Spectrar Ghost wrote:
Regardless of the fact that a special rule on the Warhound is what allows it?
Yes. FAQs aren't intended to be hard, fast rules that can or should be parsed out in detailed interpretation. They are general explanations. Sometimes they can be specific but often they depend on context.
In this case, the question was in one of the early, Fanatic Mag FAQs and that just happened to be how the question was submitted. It was about Warhounds, because at the time, the Warhound's plasma gun was the only weapon in the game that raised the issue. The answer addressed that question directly, as it was asked. It didn't occur to anyone to editorialize it into a general concept.
Just because 6 or 7 years ago that happened to be the sole occurrence of the issue doesn't mean the answer should apply only to that specific situation.
===
EpicBattleBaggz wrote:
Call me old fashioned, but myself and the group that I play EA with have "only ever" interpreted the rule as, "you fire the slow fire weapon, no matter how many shots, you can't fire it next turn."
In fairness, I think this is not an unreasonable interpretation based on the way the rule is written.

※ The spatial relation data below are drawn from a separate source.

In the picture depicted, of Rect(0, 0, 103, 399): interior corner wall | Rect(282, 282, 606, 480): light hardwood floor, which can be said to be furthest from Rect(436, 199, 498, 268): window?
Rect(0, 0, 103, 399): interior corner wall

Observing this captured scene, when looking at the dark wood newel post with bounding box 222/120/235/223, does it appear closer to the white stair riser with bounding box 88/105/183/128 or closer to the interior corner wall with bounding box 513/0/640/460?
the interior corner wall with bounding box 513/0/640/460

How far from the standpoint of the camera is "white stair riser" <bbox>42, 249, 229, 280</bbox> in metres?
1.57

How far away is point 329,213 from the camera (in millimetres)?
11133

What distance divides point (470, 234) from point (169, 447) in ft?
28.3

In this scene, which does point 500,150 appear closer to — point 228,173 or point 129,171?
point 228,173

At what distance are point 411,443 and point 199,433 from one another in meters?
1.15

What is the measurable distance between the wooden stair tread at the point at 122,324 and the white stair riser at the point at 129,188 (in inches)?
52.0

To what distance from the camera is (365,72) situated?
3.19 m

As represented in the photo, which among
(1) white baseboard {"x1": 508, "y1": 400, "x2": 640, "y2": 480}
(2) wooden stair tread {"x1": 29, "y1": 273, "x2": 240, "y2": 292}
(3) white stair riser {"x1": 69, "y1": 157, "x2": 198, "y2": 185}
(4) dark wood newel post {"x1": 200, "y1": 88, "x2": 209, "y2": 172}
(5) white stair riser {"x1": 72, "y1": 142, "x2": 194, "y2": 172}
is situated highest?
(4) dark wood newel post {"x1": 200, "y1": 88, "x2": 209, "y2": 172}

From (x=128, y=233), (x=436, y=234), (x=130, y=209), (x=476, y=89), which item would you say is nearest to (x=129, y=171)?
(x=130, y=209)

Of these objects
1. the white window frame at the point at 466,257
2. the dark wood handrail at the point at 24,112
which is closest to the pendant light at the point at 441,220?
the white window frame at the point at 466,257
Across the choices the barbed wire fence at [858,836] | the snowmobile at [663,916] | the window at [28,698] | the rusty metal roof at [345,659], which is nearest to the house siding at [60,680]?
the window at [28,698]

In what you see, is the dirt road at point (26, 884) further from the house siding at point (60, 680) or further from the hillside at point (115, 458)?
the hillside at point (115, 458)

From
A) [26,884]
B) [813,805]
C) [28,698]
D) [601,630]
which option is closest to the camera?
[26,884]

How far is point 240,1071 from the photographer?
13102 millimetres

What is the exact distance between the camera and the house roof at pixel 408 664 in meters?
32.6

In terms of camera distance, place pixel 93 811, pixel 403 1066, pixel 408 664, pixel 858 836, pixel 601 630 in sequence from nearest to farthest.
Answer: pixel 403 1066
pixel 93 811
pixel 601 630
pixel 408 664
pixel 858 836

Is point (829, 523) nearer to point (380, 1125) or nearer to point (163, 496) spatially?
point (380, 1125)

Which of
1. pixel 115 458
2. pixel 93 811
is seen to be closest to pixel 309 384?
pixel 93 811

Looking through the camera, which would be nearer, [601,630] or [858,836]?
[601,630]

The mechanic of spreading multiple, slow-fire shots over several turns to provide consistent firepower instead of on/off functionality goes back at least to SM/TL. I think a large number of the playtesters were old hands and we pretty much all went into it with that assumption. My memory is like swiss cheese most of the time, but I can't recall this question ever coming up until after publication, when new players were coming into the game "cold" as it were. From the questions raised, it's obvious the text that made it into the rulebook is somewhat ambiguous.
Quote:
Why does everything have to be gray and not black or white?
Because writers are human. Because GW philosophy is to write the rules to be entertaining rather than dry, legalistic rules. Because even among dedicated playtesters, minor issues can be interpreted differently for literally years and simply never come up in conversation.